Über sich selber lachen

Seit einige Jahren ist der armlose Pfarrer Dozent am Bonner Pädagogisch Theologischen Institut der Evangelischen Kirche im Rheinland. Für Schmidt ist sein Job im Arbeitsbereich Integrative Gemeindearbeit die ideale Herausforderung. Er berät in Fragen der Teilhabe geistig behinderter Menschen am kirchlichen Leben.

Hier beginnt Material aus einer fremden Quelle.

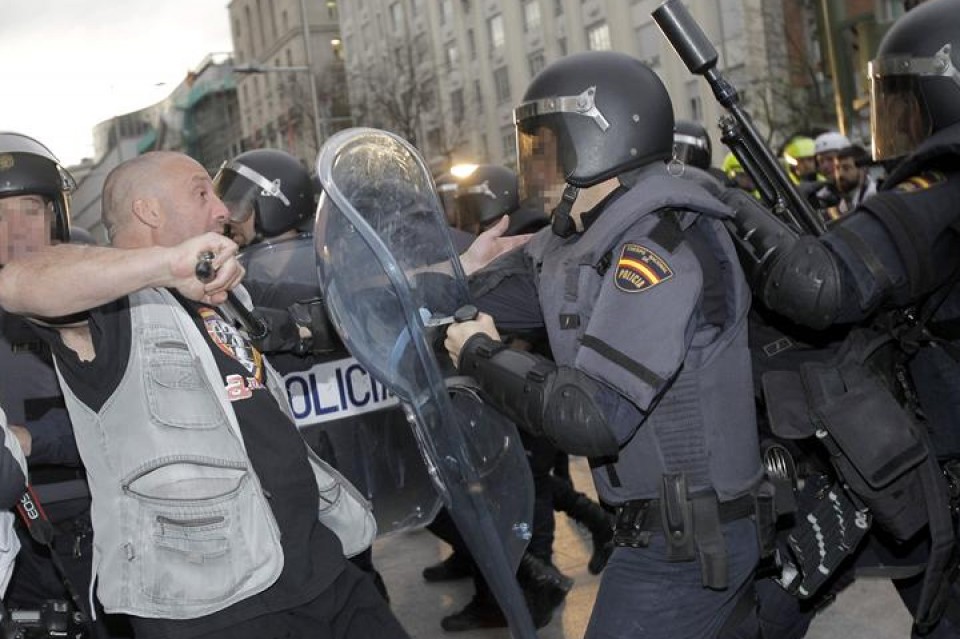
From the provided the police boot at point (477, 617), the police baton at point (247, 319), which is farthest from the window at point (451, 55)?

Rainer Schmidt, Serie Glück, Kabarett
Ein Daumen, der es in sich hatBild: Johannes Hahn

Im Rahmen unterschiedlicher Vortragstätigkeiten entdeckte der vielfach Talentierte im Laufe der Zeit etwas völlig Neues - seine Liebe zum Kabarett. "Kabarett habe ich unabsichtlich gemacht, weil meine Vorträge immer witziger wurden", bekennt er schmunzelnd. Humor habe ganz viel mit einer Selbstdistanz zu tun. Vielleicht ein Grund dafür, dass er lieber Witze über sich selbst macht als über andere. Mehr als 50 Probevorstellungen sind in den vergangenen eineinhalb Jahren bereits über diverse Bühnen gegangen. Im März soll dann offizielle Premiere sein. Und wie heißt das Programm dieses glücklichen Menschen? "Däumchen drehen – Keine Hände keine Langeweile".

Nachdem mir Rainer Schmidt zum Abschied mit einem Lächeln den Oberarm gereicht hat, gehe ich zurück an meinen Schreibtisch – nachdenklich, bereichert und irgendwie ein bisschen glücklicher.